Efund Investimentos fecha parceria com a FCJ Venture Builder para fomentar mercado de startups

Efund Investimentos fecha parceria com a FCJ Venture Builder para fomentar mercado de startups

A Efund Investimentos, plataforma especializada em unir startups que buscam investimentos Seed a investidores qualificados que também atuam como mentores, e a FCJ Venture Builder anunciaram o fechamento de uma parceria com o intuito de fomentar o mercado de investimentos em startups. O acordo possibilitará a troca de startups sob avaliação, conforme a tese de investimento de cada uma, e também o co-investimento em casos de novas empresas que se encaixem nas teses de investimentos tanto da Efund quanto da FCJ.

As tratativas começaram há cerca de 15 dias e avançaram rapidamente porque os dois lados perceberam haver muita sinergia na proposta.
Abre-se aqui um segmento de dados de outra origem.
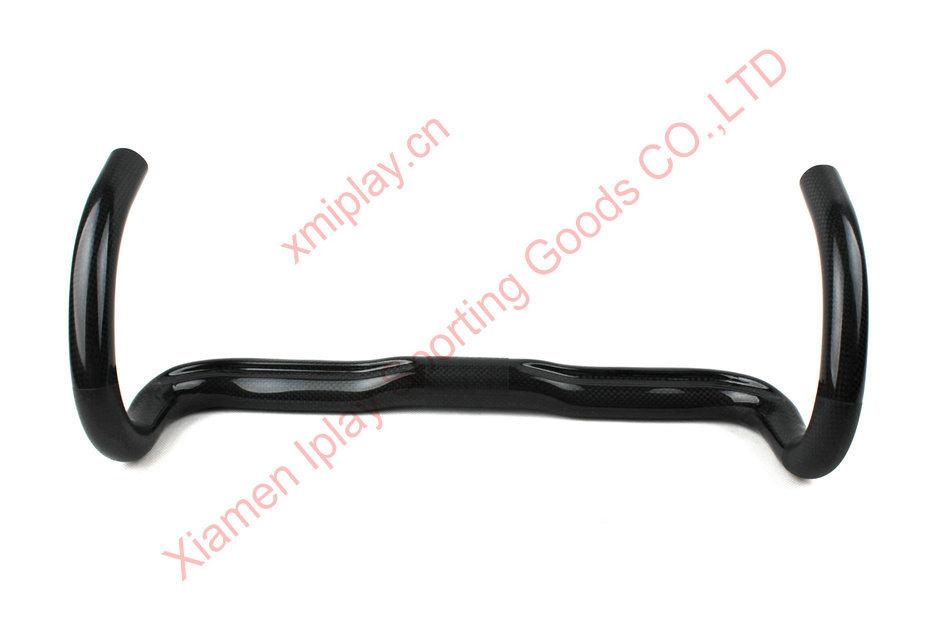 185g Free shipping full carbon fiber handlebar 700c road bicycle carbon handlebar bicycle handlebar carbon road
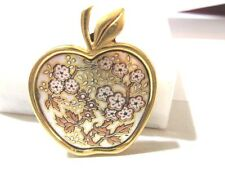 PENDANT FLOWERS IN AN APPLE BRASS DAMASCENE SIGNED REED & BARTON VINTAGE
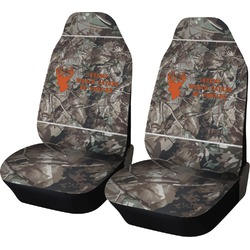 Hunting Camo Car Seat Covers (Set of Two) (Personalized)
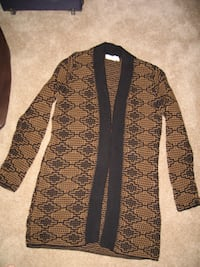 Women's Cardigan Sweater Duster Top Toronto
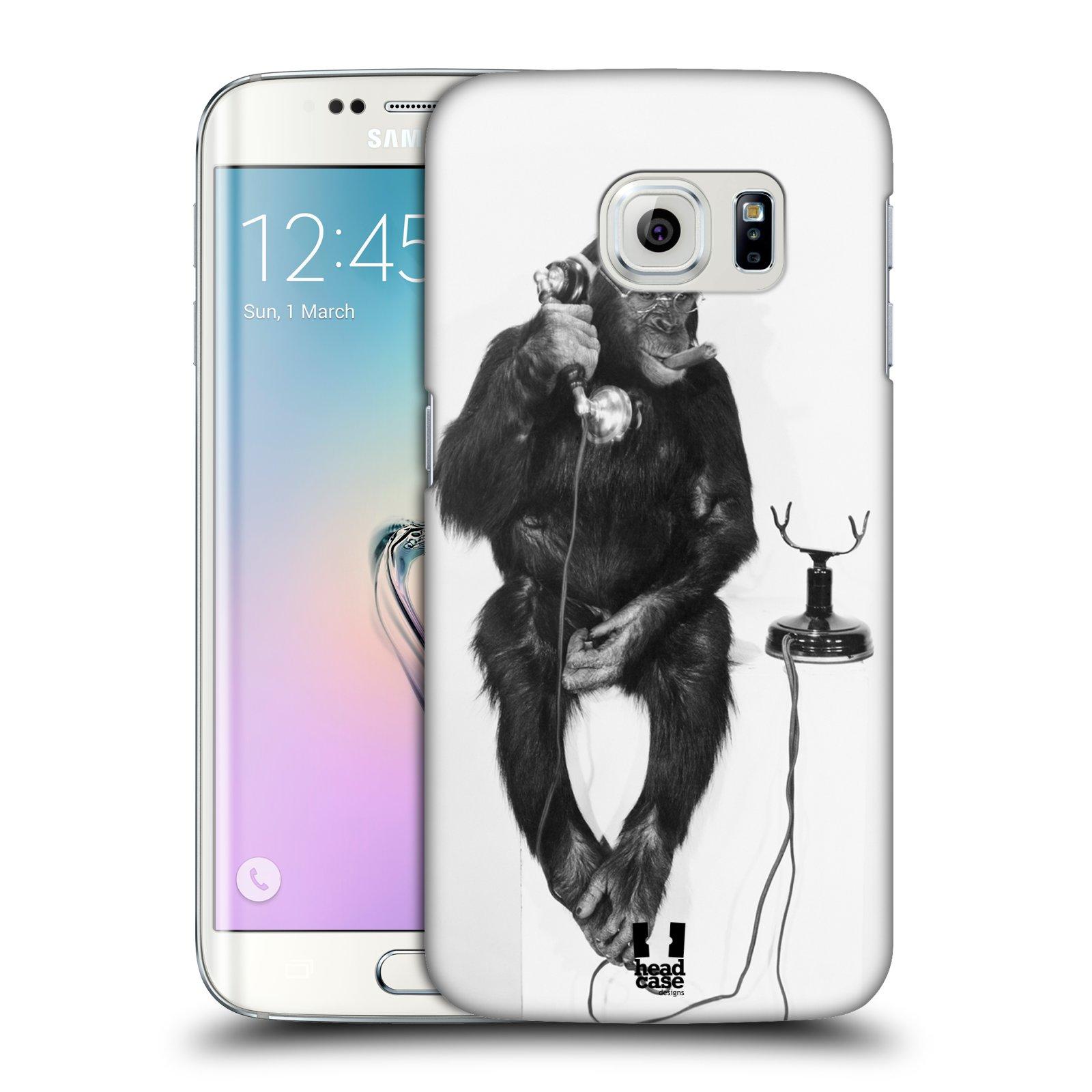 HEAD CASE plastový obal na mobil SAMSUNG Galaxy S6 EDGE (G9250, G925, G925F) vzor Legrační zvířátka opička se sluchátkem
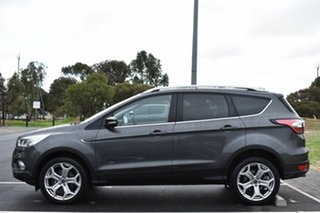 2017 Ford Escape ZG 2018.00MY Titanium PwrShift AWD Magnetic 6 Speed Sports Automatic Dual Clutch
No conjunto de startups avaliadas pela Efund, há aquelas que se encaixam melhor na linha de atuação da FCJ. O mesmo acontece com a FCJ, que conta com oportunidades mais adequadas à linha da Efund.

“Ambas empresas fazem captação, mas nem sempre os investidores se sentem atraídos pelo “deal” da rodada. Então, podemos dividir a tarefa, otimizando o processo de captação para que a startup não fique sem recursos e continue crescendo no mercado. Sabemos que aparecerão startups interessantes para nós e para eles e nesse caso, podemos investir conjuntamente”, explica Igor Romeiro, um dos fundadores da Efund.
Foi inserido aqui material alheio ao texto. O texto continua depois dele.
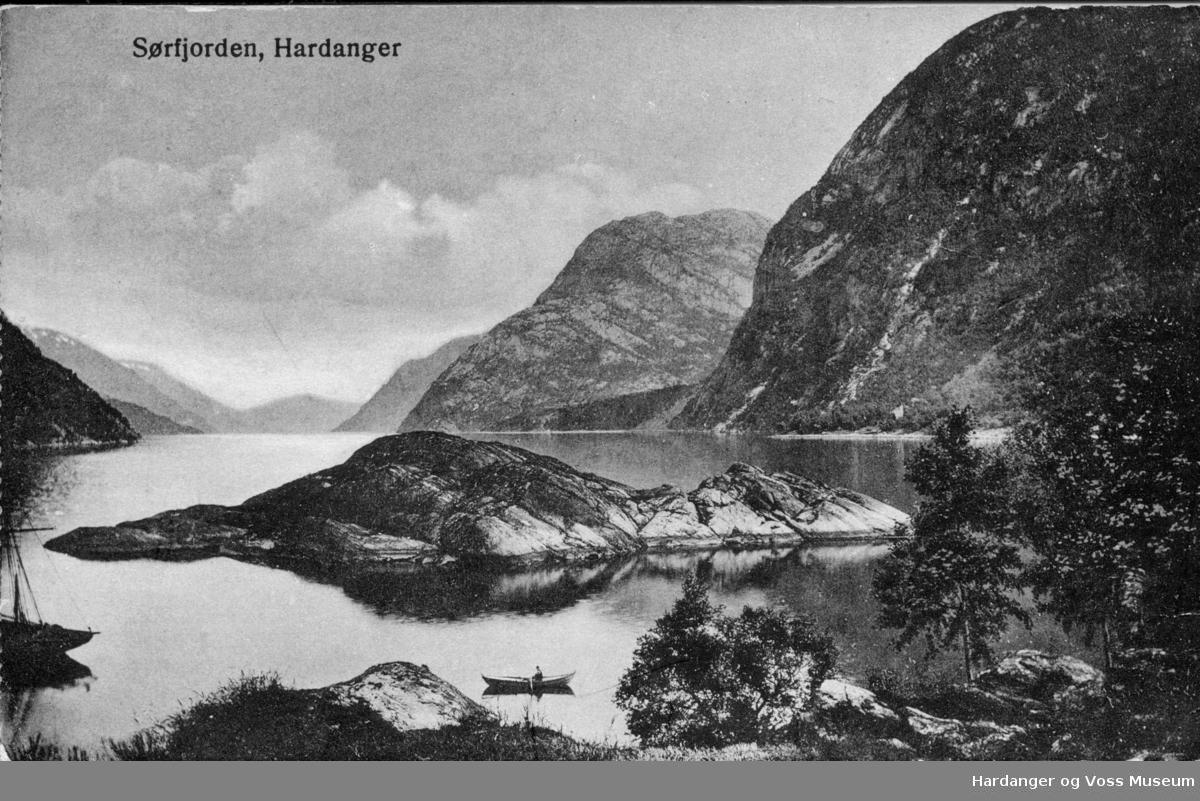 Sørfjorden med Geitholmen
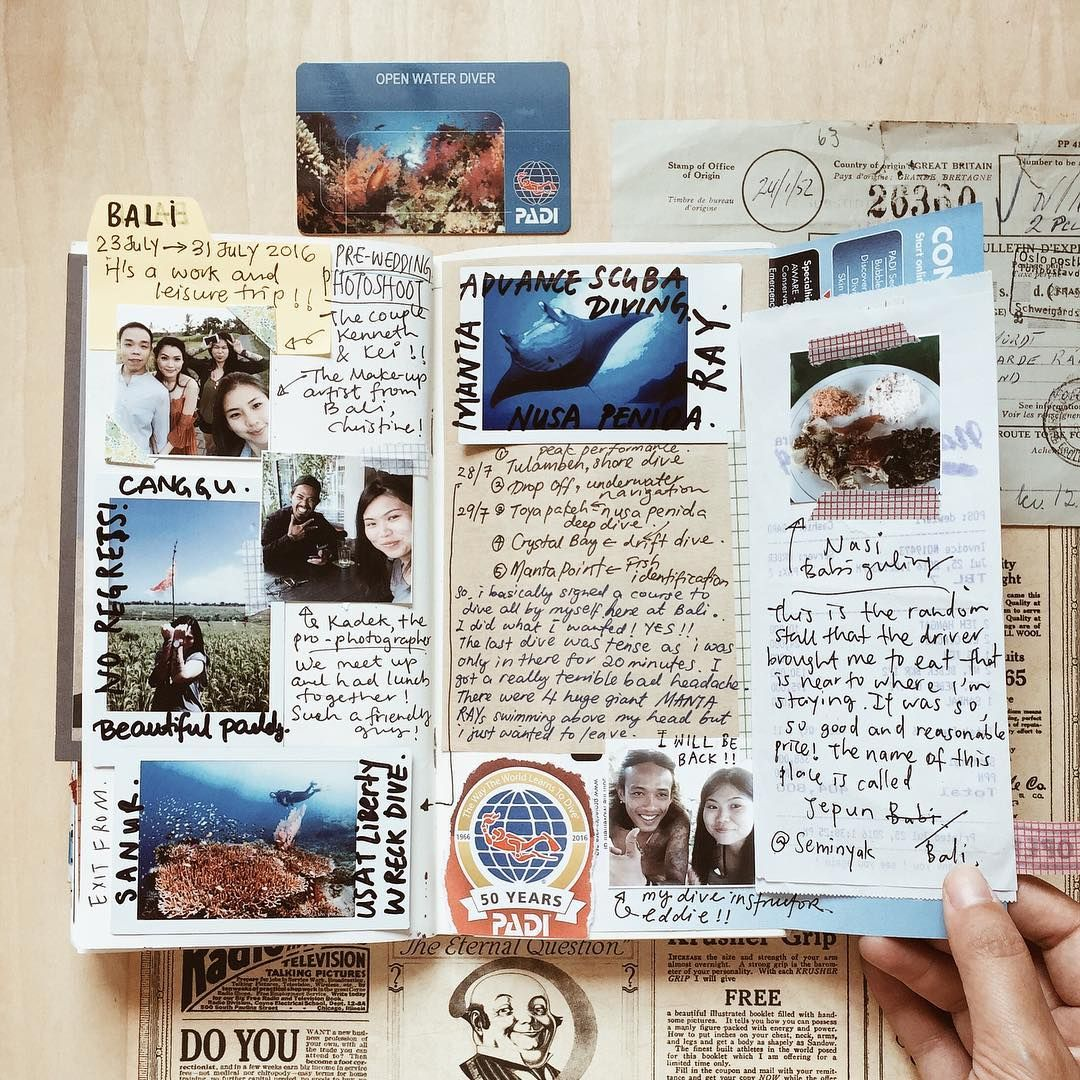 Travel journals are such a great way to save memories ...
O CEO da FCJ Angels Network, Daniel Góes, também avalia que a parceria trará ótimas oportunidades a eles e às startups. “Essa parceria oferece às startups e aos investidores inúmeras novas oportunidades. Mais do que isso, o mercado de equity crowdfunding está crescendo no Brasil e nós estamos criando possibilidades para que esse ecossistema se torne ainda mais robusto. É um caminho que dá mais acesso a esses agentes do ecossistema”, afirma.

A ideia é fortalecer o ecossistema de investimento em startups e ajudá-las, através dos mentores, a atingir novos patamares de crescimento e obter retorno apenas no momento em que as startups forem vendidas, o conhecido “Exit”. “É um mercado muito novo onde não podemos considerar outros players como concorrentes, e sim parceiros de negócios, pois os beneficiados serão os investidores e as startups”, conclui Romeiro.